Given exercise → Only the lines from the line holding "What spatial distance" to the last line should be output, each exactly as given.

───

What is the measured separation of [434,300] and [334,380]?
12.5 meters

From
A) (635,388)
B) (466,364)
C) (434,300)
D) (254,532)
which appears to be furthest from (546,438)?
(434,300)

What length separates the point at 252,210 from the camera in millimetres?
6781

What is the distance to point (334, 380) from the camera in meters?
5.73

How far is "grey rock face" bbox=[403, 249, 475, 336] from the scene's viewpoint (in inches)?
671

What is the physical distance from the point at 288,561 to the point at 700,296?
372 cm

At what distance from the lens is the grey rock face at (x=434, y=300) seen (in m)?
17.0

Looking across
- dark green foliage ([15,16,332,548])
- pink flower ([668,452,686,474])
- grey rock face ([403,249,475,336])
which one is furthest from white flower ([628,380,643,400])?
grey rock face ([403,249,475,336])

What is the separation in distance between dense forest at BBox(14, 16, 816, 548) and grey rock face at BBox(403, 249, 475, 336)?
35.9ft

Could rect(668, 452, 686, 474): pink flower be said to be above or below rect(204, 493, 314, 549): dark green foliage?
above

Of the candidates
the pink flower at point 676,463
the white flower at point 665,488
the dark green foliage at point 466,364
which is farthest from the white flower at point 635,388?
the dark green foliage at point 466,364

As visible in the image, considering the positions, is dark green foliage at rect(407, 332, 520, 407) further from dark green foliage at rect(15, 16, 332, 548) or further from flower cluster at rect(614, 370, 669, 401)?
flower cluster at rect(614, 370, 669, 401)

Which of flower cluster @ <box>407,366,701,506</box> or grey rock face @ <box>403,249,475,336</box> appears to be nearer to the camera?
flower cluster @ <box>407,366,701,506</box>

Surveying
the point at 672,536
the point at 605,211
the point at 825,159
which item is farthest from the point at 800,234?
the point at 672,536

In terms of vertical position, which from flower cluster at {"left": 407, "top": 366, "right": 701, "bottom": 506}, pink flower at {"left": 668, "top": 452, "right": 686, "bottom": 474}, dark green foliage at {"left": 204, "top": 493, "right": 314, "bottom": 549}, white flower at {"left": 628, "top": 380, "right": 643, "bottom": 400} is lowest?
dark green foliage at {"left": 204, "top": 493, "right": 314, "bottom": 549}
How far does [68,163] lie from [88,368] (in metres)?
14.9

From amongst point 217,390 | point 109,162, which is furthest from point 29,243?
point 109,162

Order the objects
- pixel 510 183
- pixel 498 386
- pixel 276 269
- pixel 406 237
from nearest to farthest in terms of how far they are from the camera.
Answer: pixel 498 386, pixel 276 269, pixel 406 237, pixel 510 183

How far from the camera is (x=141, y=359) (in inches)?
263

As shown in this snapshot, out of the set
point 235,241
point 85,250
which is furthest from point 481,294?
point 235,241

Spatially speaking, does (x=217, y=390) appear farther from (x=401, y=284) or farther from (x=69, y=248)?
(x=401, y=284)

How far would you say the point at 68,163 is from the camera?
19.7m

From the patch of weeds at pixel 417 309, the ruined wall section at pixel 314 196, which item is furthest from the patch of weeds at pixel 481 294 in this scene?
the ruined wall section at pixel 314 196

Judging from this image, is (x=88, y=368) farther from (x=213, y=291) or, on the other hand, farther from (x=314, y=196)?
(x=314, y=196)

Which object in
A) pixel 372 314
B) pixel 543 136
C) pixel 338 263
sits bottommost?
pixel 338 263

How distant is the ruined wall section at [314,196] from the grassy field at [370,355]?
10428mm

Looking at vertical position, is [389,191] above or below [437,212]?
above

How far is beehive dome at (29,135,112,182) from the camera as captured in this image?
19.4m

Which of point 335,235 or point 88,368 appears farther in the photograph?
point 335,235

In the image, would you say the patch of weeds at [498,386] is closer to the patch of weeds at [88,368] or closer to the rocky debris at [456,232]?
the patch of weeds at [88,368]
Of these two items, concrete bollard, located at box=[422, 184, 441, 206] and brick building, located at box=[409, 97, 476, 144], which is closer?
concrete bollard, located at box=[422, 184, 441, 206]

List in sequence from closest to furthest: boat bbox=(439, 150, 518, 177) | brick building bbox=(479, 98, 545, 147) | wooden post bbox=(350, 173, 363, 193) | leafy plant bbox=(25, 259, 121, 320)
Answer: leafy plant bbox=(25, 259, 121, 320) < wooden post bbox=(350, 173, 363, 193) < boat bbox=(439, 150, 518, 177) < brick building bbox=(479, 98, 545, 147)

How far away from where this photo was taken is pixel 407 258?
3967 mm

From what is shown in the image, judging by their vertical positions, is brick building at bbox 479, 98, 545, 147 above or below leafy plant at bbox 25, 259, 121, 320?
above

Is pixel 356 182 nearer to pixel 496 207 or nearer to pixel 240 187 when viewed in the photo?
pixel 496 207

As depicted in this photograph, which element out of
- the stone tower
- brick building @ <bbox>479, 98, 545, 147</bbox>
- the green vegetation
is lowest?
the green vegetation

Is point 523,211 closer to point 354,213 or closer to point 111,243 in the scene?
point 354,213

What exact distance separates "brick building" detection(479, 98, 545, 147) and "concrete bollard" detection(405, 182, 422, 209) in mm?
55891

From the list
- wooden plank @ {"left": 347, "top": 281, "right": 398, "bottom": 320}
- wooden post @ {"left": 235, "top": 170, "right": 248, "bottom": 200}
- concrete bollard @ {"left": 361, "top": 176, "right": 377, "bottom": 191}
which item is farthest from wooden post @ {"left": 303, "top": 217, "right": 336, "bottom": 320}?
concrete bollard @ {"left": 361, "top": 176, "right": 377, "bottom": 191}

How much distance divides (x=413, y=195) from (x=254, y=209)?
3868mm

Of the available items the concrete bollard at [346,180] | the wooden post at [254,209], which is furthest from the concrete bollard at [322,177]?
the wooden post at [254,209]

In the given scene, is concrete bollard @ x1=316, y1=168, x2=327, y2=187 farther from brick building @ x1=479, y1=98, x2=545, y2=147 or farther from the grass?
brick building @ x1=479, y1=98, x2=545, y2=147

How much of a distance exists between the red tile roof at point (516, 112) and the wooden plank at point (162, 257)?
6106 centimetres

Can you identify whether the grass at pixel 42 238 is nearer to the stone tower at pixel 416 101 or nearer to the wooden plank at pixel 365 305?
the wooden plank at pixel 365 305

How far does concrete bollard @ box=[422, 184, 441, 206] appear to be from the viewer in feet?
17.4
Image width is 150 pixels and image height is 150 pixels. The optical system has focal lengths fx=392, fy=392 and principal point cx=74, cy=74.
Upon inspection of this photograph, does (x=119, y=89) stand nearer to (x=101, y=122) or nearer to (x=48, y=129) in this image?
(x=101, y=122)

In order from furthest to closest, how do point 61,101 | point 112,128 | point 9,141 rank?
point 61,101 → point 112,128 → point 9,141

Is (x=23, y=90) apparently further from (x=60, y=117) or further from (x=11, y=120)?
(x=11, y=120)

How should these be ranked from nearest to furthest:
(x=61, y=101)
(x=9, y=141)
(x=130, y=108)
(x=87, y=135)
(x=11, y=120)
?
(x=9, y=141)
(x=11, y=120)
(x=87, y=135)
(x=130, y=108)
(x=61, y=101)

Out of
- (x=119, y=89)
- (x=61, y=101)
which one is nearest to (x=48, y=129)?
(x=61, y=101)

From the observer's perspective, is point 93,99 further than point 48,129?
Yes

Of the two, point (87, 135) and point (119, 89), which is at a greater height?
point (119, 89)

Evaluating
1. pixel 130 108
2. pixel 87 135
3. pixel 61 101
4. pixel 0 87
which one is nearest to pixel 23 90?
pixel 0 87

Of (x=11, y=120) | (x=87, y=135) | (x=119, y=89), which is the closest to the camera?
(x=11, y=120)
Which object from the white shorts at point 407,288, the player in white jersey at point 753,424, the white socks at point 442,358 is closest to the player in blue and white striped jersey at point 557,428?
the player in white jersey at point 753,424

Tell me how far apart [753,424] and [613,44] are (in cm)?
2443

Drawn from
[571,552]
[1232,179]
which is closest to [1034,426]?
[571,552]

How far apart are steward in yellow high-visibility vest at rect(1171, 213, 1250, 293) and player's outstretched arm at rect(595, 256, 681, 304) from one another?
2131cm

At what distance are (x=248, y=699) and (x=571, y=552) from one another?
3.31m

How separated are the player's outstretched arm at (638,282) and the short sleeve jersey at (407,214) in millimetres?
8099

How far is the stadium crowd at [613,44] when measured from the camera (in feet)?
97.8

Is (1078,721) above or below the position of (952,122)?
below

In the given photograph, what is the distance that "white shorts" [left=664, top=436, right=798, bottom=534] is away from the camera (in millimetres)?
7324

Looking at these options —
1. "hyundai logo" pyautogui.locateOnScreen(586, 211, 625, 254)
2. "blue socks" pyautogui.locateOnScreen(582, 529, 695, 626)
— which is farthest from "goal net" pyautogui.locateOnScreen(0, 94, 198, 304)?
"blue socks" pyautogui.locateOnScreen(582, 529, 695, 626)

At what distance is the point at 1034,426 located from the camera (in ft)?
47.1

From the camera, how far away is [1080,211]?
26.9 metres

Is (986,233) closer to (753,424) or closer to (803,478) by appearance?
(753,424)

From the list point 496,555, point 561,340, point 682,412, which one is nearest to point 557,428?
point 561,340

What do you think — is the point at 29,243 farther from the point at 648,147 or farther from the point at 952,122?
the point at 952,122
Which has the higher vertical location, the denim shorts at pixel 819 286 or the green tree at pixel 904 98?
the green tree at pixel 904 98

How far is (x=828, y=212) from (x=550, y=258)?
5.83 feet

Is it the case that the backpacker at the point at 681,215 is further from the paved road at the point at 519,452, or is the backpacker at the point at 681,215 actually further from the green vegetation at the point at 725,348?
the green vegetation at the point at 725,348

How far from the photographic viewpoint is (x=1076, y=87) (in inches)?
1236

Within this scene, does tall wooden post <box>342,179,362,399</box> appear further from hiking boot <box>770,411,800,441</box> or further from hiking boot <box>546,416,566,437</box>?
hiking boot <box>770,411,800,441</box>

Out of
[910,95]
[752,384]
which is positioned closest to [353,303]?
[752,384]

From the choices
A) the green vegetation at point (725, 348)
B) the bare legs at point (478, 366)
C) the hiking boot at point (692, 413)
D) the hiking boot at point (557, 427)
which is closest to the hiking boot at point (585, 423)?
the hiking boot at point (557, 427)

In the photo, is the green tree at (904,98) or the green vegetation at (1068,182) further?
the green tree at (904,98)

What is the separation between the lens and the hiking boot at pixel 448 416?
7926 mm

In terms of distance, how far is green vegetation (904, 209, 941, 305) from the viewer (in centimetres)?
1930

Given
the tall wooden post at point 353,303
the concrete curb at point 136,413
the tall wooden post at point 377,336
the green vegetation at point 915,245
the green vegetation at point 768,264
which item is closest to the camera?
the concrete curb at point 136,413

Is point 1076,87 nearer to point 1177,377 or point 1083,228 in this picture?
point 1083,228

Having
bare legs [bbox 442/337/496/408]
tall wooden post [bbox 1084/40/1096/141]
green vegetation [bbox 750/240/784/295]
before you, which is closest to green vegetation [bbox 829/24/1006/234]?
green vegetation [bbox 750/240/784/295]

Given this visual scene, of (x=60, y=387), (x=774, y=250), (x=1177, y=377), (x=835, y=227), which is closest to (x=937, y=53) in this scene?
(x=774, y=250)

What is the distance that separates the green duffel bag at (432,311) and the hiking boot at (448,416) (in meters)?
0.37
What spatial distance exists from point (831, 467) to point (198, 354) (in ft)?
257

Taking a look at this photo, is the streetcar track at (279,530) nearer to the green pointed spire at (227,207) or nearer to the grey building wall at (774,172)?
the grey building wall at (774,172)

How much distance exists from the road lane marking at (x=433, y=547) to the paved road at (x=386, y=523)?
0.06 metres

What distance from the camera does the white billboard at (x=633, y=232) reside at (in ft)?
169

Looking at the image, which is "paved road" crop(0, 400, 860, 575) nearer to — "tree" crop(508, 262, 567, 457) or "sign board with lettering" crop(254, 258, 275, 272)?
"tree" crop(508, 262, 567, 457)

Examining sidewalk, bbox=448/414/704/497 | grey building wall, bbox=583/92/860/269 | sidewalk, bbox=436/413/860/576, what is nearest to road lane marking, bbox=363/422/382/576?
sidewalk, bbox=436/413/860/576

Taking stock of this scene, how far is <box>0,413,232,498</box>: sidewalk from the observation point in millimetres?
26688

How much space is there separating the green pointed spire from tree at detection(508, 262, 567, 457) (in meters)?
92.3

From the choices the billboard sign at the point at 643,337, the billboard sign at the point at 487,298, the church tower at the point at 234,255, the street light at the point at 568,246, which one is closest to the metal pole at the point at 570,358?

───

The completed task →
What spatial distance exists from point (831, 467) to point (198, 354) (in ft)?
257

Taking a look at this photo, is the streetcar track at (279,530) nearer to the green pointed spire at (227,207) or nearer to the grey building wall at (774,172)?
the grey building wall at (774,172)

How much distance exists from the road lane marking at (x=433, y=547) to the paved road at (x=386, y=523)?
0.06 metres

What distance from the camera does the white billboard at (x=633, y=232) reside at (in ft)?
169

Looking at the image, which is "paved road" crop(0, 400, 860, 575) nearer to — "tree" crop(508, 262, 567, 457) or "sign board with lettering" crop(254, 258, 275, 272)?
"tree" crop(508, 262, 567, 457)

Examining sidewalk, bbox=448/414/704/497 | grey building wall, bbox=583/92/860/269 | sidewalk, bbox=436/413/860/576, what is nearest to road lane marking, bbox=363/422/382/576?
sidewalk, bbox=436/413/860/576

Taking stock of this scene, how far is <box>0,413,232,498</box>: sidewalk from the observation point in millimetres?
26688

How much space is there separating the green pointed spire from tree at detection(508, 262, 567, 457) (in meters)?
92.3

From the choices the billboard sign at the point at 643,337, the billboard sign at the point at 487,298, the church tower at the point at 234,255, the street light at the point at 568,246, which one is closest to the metal pole at the point at 570,358?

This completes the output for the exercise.